▸ RECORDS TO PROCESS:

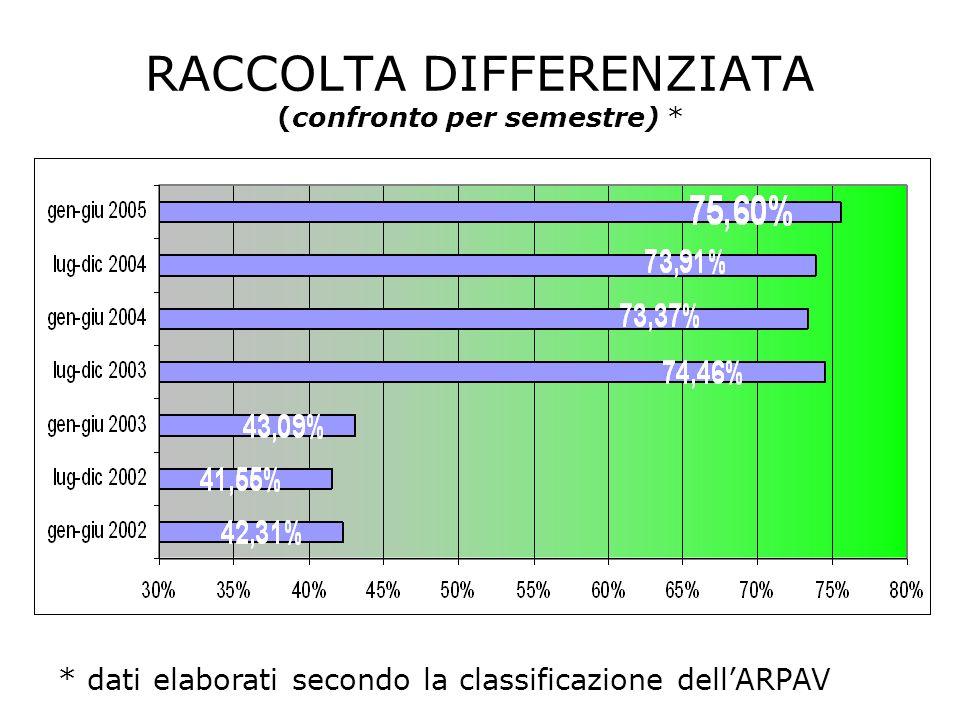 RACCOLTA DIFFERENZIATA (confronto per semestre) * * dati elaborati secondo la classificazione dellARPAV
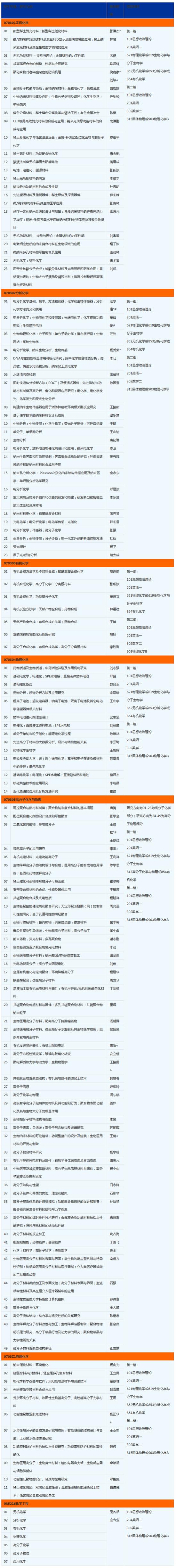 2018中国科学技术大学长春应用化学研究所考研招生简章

--

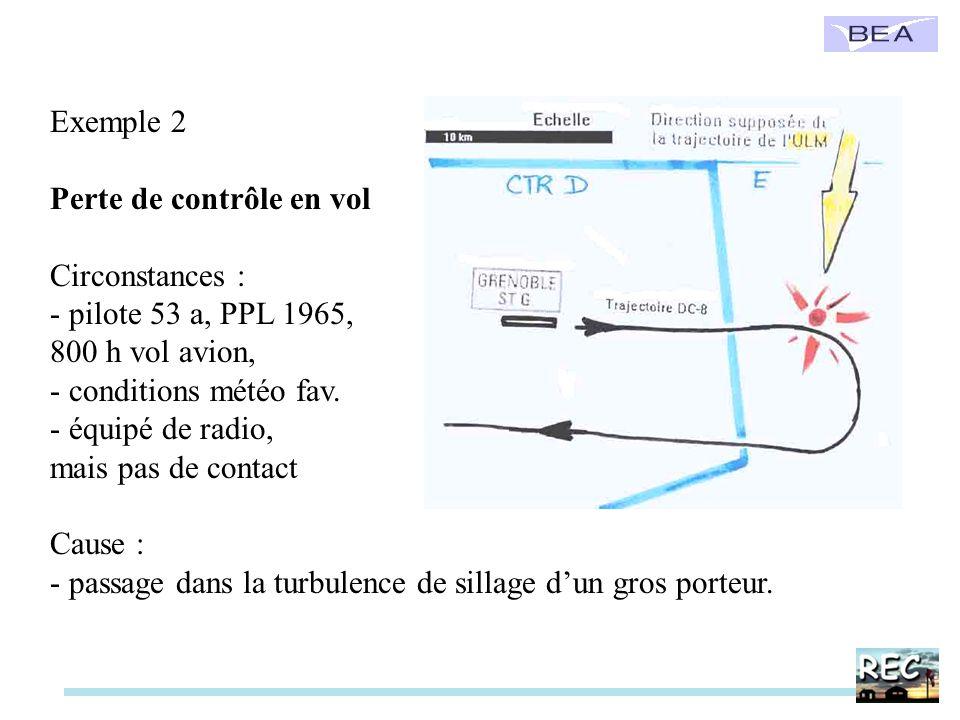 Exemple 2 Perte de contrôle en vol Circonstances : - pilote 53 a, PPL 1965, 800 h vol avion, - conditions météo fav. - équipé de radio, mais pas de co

▸ EXERCISE DESCRIPTION:
Using the data above, retype exactly and only the lines from the one containing "RACCOLTA DIFFERENZIATA (confronto" up to and including the one containing "2018中国科学技术大学长春应用化学研究所考研招生简章", with no pictures carried over.

▸ RESULT OF THIS TASK:
 RACCOLTA DIFFERENZIATA (confronto per semestre) * * dati elaborati secondo la classificazione dellARPAV
 2018中国科学技术大学长春应用化学研究所考研招生简章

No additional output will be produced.